Kernel level garbage-collection discussion

Discussions on more advanced topics such as monolithic vs micro-kernels, transactional memory models, and paging vs segmentation should go here. Use this forum to expand and improve the wiki!
User avatar
dozniak
Member
Member
Posts: 723
Joined: Thu Jul 12, 2012 7:29 am
Location: Tallinn, Estonia

Re: Kernel level garbage-collection discussion

Post by dozniak »

Just remember, that when GC is running all other threads are stopped.

If you put GC at the lowest level, this means that for running a GC loop you will have to stop all the threads on the machine in entirety.
Learn to read.
OSwhatever
Member
Member
Posts: 595
Joined: Mon Jul 05, 2010 4:15 pm

Re: Kernel level garbage-collection discussion

Post by OSwhatever »

tjmonk15 wrote:bluemoon and OSWhatever: Locks aren't really problem in terms of GC due to the fact the the GC should not need locks period. It simply "loops" over all "objects" and determines if there are any references to it. If the reference count changes mid check, it is likely decreasing by 1, in which case it will be collected next check (if it reached 0), or it is increasing by 1 (where the count was already >= 1) and shouldn't be collected anyways.

As long as at object creation the reference count is set to 1 before being added to the GC Manager, and following those assumptions above, you will never need a lock.

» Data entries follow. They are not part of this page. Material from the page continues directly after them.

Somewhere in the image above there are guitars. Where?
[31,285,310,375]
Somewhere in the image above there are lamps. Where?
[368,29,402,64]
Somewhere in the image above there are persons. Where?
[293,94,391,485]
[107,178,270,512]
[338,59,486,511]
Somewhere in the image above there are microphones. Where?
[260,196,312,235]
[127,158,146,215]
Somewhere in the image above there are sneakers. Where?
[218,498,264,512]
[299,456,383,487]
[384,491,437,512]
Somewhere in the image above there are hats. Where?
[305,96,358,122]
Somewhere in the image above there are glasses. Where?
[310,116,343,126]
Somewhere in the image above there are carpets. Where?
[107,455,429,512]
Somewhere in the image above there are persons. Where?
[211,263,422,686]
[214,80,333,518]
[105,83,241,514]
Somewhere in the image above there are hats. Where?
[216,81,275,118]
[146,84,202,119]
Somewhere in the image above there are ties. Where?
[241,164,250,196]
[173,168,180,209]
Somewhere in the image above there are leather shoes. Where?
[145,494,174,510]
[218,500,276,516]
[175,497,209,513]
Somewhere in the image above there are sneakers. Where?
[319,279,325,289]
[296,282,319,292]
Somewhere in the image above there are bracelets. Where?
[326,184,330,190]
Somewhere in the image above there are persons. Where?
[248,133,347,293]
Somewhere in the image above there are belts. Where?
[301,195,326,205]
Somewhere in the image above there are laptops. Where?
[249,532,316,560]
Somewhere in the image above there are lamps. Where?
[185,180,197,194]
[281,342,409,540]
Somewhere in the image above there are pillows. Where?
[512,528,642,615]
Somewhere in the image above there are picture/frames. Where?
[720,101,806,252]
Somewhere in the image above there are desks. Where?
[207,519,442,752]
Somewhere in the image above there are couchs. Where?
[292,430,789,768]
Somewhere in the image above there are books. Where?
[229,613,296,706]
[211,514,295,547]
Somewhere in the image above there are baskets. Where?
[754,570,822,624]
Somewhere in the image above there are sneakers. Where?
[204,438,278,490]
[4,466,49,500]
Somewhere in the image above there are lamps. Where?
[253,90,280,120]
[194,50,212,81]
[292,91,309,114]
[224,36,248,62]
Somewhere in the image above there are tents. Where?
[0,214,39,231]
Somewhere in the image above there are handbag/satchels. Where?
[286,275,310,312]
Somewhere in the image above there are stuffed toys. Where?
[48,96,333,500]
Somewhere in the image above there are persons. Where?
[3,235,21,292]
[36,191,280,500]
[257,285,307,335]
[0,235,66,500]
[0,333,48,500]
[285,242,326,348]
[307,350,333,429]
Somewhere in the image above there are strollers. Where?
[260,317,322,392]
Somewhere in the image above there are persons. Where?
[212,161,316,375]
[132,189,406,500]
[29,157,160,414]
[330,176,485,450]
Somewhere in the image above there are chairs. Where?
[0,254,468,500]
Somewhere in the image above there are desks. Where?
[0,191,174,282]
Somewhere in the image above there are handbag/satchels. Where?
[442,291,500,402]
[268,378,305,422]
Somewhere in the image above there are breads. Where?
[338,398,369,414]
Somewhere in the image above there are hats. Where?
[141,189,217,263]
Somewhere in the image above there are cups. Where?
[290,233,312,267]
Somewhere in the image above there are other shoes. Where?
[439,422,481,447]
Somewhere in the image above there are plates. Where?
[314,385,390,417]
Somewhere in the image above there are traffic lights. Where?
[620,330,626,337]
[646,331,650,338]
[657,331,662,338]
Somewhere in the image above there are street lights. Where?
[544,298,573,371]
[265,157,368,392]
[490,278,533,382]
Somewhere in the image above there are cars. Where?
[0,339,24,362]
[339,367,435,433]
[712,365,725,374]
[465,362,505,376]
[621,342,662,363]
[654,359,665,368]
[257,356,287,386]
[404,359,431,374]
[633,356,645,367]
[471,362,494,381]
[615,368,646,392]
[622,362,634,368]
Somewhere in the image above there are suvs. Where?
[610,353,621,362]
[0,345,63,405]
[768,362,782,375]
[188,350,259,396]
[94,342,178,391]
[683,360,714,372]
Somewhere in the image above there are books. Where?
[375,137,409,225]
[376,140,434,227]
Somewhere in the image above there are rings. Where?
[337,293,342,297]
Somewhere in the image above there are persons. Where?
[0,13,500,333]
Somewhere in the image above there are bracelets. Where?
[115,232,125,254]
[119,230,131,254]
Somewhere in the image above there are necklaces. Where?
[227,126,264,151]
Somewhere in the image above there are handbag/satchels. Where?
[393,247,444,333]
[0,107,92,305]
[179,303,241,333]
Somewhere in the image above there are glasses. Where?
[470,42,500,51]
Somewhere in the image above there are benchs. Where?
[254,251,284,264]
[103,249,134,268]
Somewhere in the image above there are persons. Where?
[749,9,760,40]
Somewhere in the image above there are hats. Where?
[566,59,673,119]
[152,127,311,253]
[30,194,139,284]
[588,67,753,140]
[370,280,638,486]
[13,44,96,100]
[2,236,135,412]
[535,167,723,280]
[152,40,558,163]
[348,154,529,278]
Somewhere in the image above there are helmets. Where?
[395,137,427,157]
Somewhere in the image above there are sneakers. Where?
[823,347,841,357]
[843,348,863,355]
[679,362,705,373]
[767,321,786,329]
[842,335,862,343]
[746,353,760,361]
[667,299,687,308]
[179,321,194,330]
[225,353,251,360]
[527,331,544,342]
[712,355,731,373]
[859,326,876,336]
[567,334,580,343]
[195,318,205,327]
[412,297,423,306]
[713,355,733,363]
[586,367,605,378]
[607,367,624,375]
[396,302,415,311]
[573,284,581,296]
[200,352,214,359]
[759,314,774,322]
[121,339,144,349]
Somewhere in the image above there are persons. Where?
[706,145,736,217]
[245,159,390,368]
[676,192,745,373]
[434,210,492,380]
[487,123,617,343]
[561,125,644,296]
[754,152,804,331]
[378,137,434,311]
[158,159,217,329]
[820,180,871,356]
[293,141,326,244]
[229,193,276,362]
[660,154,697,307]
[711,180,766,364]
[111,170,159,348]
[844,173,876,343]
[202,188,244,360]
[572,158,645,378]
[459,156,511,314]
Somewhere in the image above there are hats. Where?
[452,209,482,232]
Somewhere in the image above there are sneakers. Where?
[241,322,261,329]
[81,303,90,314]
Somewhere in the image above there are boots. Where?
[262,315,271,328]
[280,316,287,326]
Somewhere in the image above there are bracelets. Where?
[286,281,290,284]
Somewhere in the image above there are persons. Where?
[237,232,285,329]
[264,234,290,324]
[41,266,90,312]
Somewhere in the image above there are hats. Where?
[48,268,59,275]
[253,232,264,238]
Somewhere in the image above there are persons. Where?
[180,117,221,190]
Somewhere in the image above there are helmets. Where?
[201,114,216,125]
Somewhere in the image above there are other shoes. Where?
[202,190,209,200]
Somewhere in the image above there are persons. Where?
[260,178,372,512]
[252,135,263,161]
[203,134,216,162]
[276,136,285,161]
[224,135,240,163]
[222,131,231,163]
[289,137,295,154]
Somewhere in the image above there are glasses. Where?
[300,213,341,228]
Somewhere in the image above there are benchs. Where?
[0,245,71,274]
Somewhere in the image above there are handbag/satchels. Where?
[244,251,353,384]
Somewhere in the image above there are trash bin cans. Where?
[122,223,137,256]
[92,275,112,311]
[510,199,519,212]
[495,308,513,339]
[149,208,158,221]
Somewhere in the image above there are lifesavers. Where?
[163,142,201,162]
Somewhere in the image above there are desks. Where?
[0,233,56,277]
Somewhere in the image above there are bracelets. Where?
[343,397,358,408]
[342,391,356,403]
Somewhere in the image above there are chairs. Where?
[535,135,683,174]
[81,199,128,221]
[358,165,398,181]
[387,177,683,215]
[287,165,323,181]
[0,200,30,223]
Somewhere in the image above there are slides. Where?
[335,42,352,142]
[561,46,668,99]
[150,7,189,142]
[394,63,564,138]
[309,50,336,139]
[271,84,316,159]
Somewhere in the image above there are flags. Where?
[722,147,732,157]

There are, of course, edge cases to consider, such as objects that shouldn't be GC'd, because they are found/modified using pointer arithmetic (page tables? :)) and there should be a way in the memory manager to request non-GC'd memory for this purpose.

- Monk
GC usually also implicitly mean that you have some functionality that move objects in memory in order to reduce fragmentation. Typically your Java runtime has something like this. This is however not mandatory for a GC system.
User avatar
Owen
Member
Member
Posts: 1700
Joined: Fri Jun 13, 2008 3:21 pm
Location: Cambridge, United Kingdom
Contact:

Re: Kernel level garbage-collection discussion

Post by Owen »

dozniak wrote:Just remember, that when GC is running all other threads are stopped..
Only with non-concurrent collector designs. Concurrent collector designs have existed for years (and both Java and .net use them)
User avatar
dozniak
Member
Member
Posts: 723
Joined: Thu Jul 12, 2012 7:29 am
Location: Tallinn, Estonia

Re: Kernel level garbage-collection discussion

Post by dozniak »

Owen wrote:
dozniak wrote:Just remember, that when GC is running all other threads are stopped..
Only with non-concurrent collector designs. Concurrent collector designs have existed for years (and both Java and .net use them)
As far as I understand .net concurrent collector, it uses N (where N usually equals number of processor cores) garbage collector threads to compact things faster, while all other threads are frozen waiting for GC to complete. Not sure about Java ones.
Learn to read.
FallenAvatar
Member
Member
Posts: 283
Joined: Mon Jan 03, 2011 6:58 pm

Re: Kernel level garbage-collection discussion

Post by FallenAvatar »

Owen wrote:
dozniak wrote:Just remember, that when GC is running all other threads are stopped..
Only with non-concurrent collector designs. Concurrent collector designs have existed for years (and both Java and .net use them)
For an OS level, instead of a VM level, GC solution, putting this in an idle thread and allowing it to be interupted/pre-empted would make it concurrent I guess? But really, it wouldn't matter. Especially, when you make the assumptions you can when you are at the OS level instead on at the VM(user-space) level.
OSwhatever wrote:
tjmonk15 wrote:bluemoon and OSWhatever: Locks aren't really problem in terms of GC due to the fact the the GC should not need locks period. It simply "loops" over all "objects" and determines if there are any references to it. If the reference count changes mid check, it is likely decreasing by 1, in which case it will be collected next check (if it reached 0), or it is increasing by 1 (where the count was already >= 1) and shouldn't be collected anyways.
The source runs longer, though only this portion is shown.